• [Tâches à réaliser]
1. Recopiez le passage de l'extrait sur Giordano Bruno qui va de "Mais Qu'est-ce Qu'ils" à "à Dieu. ...", ces deux bornes comprises.
2. Dans l'extrait sur Giordano Bruno, quel évêque est cité comme ayant déjà condamné la philosophie de Bruno ?

Monday, July 9, 2012

Peut-on Comprendre le Bûcher pour Giordano Bruno? Mieux que les Journalistes Mêmes?


Mais Qu'est-ce Qu'ils Apprennent Donc Dans Ces Écoles de Journalisme?

Voici une citation révélatrice:

Chez Bruno, la magie ne joue pas un rôle sécondaire; toute sa pensée est au contraire fondée sur l'intuition "magique" d'un univers saisi comme un tout unitaire, un grand être animé, et sa métaphysique vise à articuler l'unification de la nature sur un retour à Dieu. ...


En d'autres mots: sa philosophie est déjà condamné par l'évêque Étienne Tempier et refuté par St Thomas d'Aquin (pas dans les fameuses Cinque Voies pour prouver qu'il y a un Dieu, la Prima Pars, la Seconde Question, le Tierce Article, mais un peu audelà ou il prouve que Dieu ne peut pas être l'univers - entre ces deux points St Thomas aura déjà prouvé que Dieu ne peut pas être qqc de composé). Sa philosophie ressemble fortement à la pseudothéologie d'un Teilhard de Chardin.

... Il décrit cet univers comme étant infini, en partisan enthousiaste des thèses héliocentriques de Copernic, il se représente le cosmos comme composé d'étoiles qui sont autant de soleils, centres de mondes infinis (un centre unique induirait des rapports spaciaux rigides et absolus); l'univers et vivant et, indéfiniment, se recrée et s'étend.

On comprend dès lors que la métaphysique et l'anthropologie bruniennes, orientées en un prodigieux élan vers la libre recherche de la vérité, aient été en décalage avec un siècle travaillé par d'incessants conflits et occupé par les guerres de Religion.


Cette parenthèse sur "un centre unique induirait des rapports spaciaux rigides et absolus" je ne sais pas si les auteurs de l'ouvrage ont des études bruniennes sérieuses, ou quasi de la plume du concerné, ou de la bouche du concerné et les plumes des sécretaires de l'Inquisition. Je pense plutôt que non. Je pense qu'ils ont attribué un peu trop béatement une idiotie inaccessible à un siècle encore suffisemment intelligent pour condamner Bruno intellectuellement: même lui, vivant ce siècle là, aurait du avoir quelque intuition qu'on ne raisonne pas l'absence d'un facteur sur le pur souhait de s'adonner à des spéculations qui marchent mieux sans ce facteur. Même le XX S. cette compréhension existe ci et là: par exemple j'ai eu depuis l'âge d'onze ans une nostalgie très narnienne pour un univers géocentrique. J'ai quand même attendu l'age de 33 avant de m'adonner à des spéculations sérieuses là-dessus, jusqu'à trouver un indice dans un livre d'astronomie combien peu la parallaxe prouve - à moins de supposer que les étoiles soient matière mortes et encore sans un quelconque être vivant capable à les faire bouger. Pendant 22 ans j'ai respecté un fait que je croyais prouvé, même si ce fait ne m'arrangeait pas. Mais c'est que je suis réactionnaire. Et au XVI S. un homme aurait pu croire donner une quelleconque conviction à qui que ce soit (bon, s'il était mage, c'était peut-être pour les mages pareils que lui) avec "un centre unique induirait des rapports spaciaux rigides et absolus"? Il n'était quand même pas fou! Pas dans le sans que le possédé auprès du lac Gadara aurait été un fou assez ordinaire s'il n'avait pas eu des démons que Notre Seigneur a expulsé.

• [Jeu de données]
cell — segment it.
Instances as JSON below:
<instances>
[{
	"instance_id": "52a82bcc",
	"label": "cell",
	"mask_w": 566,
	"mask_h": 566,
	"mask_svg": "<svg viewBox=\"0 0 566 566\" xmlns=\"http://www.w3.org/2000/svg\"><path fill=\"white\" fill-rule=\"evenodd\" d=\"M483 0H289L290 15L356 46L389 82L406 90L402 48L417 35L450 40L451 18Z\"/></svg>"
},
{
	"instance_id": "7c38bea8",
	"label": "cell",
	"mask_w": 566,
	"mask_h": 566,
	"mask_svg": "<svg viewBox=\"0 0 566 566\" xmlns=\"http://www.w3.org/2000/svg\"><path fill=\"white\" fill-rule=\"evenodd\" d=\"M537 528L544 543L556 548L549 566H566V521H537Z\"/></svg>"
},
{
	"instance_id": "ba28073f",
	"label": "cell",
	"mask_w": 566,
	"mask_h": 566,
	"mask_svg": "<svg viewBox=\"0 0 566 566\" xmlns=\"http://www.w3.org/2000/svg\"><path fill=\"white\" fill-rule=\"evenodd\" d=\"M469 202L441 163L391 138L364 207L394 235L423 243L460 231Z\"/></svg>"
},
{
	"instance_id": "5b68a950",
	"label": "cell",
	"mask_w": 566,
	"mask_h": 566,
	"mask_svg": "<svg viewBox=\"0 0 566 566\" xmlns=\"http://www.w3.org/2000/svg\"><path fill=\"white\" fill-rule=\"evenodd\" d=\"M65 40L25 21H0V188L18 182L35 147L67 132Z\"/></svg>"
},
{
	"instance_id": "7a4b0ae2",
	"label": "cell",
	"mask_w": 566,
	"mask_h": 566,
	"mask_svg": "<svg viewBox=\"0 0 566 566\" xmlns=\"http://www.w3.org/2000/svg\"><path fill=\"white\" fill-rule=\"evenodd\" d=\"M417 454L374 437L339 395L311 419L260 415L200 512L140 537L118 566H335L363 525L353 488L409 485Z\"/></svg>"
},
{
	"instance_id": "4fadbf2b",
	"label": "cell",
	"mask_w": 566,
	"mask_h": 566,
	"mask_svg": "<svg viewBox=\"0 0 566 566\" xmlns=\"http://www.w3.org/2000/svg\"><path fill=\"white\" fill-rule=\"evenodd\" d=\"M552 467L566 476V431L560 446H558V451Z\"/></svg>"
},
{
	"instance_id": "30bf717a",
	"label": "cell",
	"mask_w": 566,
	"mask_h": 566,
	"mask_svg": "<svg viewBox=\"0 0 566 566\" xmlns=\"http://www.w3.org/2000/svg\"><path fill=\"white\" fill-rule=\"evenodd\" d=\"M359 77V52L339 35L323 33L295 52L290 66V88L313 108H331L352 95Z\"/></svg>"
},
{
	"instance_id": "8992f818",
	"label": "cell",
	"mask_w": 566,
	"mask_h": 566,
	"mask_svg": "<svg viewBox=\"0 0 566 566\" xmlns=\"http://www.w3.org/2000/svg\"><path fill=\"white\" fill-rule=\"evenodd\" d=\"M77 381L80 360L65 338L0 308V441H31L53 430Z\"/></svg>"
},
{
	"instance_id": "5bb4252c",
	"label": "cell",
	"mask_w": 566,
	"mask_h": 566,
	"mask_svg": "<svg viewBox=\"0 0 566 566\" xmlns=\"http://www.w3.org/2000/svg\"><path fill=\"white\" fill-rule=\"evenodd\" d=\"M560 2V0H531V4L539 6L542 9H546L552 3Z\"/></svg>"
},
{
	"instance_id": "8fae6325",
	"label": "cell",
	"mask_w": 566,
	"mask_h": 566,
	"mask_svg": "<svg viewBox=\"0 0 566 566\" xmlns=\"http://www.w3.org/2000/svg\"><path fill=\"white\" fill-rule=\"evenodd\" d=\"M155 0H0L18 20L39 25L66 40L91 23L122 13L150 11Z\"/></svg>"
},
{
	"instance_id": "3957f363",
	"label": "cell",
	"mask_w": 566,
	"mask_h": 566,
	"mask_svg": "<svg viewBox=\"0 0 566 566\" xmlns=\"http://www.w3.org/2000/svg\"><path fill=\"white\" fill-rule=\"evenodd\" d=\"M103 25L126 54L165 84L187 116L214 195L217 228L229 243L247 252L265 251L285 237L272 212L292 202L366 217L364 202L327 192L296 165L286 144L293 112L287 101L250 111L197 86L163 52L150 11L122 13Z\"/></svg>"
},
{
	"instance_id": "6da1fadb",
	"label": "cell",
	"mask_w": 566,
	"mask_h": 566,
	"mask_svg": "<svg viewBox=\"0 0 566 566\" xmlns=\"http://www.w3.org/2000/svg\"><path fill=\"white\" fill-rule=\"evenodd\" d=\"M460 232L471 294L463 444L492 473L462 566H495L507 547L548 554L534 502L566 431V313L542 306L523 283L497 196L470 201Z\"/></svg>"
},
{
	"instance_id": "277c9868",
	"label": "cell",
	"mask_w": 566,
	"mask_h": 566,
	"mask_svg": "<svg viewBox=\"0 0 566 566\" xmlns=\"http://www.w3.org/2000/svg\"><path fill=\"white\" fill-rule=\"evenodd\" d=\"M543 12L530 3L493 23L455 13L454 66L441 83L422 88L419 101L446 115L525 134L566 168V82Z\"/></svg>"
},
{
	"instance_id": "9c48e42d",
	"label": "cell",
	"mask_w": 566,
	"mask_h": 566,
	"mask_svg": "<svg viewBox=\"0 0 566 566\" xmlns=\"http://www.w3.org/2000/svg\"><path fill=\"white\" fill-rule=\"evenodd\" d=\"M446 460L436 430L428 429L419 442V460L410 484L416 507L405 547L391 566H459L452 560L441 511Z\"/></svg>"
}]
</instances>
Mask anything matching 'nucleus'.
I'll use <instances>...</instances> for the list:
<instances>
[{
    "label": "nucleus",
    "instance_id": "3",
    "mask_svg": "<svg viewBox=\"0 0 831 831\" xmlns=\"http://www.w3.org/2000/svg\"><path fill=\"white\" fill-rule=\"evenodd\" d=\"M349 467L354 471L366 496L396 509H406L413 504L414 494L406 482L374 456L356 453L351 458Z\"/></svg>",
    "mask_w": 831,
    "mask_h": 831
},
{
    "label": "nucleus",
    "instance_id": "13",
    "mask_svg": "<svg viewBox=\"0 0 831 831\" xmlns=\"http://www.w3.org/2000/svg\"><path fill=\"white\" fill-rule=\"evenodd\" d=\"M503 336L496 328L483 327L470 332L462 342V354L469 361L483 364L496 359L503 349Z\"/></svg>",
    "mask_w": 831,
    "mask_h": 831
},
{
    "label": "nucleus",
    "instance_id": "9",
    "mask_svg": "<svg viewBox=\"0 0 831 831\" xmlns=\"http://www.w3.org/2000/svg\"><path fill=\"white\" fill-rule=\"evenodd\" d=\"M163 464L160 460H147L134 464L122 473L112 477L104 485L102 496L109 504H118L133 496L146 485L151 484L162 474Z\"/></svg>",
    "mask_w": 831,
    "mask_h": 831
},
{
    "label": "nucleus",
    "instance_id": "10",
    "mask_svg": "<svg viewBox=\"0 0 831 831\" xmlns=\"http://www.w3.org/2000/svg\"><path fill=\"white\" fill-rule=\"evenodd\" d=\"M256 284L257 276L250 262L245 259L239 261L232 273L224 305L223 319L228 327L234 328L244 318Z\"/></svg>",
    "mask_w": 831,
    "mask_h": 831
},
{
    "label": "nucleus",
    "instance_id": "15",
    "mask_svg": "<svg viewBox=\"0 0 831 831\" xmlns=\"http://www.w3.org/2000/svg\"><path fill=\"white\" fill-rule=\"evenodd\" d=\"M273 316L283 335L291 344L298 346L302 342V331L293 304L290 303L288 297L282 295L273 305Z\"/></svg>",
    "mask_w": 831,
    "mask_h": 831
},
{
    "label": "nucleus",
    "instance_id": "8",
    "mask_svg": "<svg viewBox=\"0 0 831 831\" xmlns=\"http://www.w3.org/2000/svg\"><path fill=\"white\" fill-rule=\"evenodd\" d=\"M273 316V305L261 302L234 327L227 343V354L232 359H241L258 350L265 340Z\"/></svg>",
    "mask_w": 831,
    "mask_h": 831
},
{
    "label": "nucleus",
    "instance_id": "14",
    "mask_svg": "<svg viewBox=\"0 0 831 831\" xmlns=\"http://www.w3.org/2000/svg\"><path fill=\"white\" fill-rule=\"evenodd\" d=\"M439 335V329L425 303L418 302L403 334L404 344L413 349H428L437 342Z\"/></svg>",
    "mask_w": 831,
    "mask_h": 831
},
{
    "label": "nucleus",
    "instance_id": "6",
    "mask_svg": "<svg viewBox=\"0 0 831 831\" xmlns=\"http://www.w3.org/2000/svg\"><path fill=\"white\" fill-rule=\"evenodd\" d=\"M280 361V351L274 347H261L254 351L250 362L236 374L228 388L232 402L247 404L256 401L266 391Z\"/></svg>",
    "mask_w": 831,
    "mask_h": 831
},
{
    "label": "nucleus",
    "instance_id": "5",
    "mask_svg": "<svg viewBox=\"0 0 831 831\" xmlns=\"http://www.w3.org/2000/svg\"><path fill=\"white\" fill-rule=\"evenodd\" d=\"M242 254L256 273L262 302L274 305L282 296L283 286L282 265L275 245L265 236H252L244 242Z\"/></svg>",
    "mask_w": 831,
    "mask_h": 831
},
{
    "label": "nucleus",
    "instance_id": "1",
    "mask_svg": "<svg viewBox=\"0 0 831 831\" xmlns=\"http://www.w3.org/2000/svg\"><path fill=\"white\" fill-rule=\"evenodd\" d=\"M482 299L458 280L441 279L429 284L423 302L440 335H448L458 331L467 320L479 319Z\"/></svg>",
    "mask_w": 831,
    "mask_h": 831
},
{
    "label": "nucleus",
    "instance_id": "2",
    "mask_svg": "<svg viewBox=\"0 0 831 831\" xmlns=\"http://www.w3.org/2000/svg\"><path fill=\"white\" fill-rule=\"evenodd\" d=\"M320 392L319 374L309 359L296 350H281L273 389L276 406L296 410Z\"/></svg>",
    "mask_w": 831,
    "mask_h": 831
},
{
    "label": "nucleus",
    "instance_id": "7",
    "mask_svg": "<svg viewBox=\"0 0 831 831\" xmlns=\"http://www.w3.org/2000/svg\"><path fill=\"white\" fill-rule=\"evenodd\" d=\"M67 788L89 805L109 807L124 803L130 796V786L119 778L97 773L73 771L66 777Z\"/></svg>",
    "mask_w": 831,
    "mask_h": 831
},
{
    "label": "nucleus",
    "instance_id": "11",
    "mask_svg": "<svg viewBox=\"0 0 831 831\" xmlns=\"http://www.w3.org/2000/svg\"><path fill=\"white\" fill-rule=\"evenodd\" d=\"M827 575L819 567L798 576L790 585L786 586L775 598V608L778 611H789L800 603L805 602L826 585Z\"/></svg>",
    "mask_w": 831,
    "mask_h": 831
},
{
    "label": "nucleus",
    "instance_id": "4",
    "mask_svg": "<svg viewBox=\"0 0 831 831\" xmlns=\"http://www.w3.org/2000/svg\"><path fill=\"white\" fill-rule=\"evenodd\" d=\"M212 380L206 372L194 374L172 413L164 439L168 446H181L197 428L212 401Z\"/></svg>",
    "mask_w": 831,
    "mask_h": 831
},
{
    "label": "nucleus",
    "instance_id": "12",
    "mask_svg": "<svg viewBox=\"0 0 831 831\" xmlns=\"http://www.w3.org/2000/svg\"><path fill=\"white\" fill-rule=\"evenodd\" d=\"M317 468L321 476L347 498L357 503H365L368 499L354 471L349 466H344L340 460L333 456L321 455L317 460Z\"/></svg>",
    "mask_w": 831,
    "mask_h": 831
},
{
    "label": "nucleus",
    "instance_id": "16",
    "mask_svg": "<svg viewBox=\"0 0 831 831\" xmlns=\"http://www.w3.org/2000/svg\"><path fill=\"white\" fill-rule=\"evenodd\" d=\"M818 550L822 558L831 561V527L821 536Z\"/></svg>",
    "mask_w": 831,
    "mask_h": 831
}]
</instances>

• [Réponses attendues]
1.
Mais Qu'est-ce Qu'ils Apprennent Donc Dans Ces Écoles de Journalisme?

Voici une citation révélatrice:

Chez Bruno, la magie ne joue pas un rôle sécondaire; toute sa pensée est au contraire fondée sur l'intuition "magique" d'un univers saisi comme un tout unitaire, un grand être animé, et sa métaphysique vise à articuler l'unification de la nature sur un retour à Dieu. ...

2. L'évêque Étienne Tempier.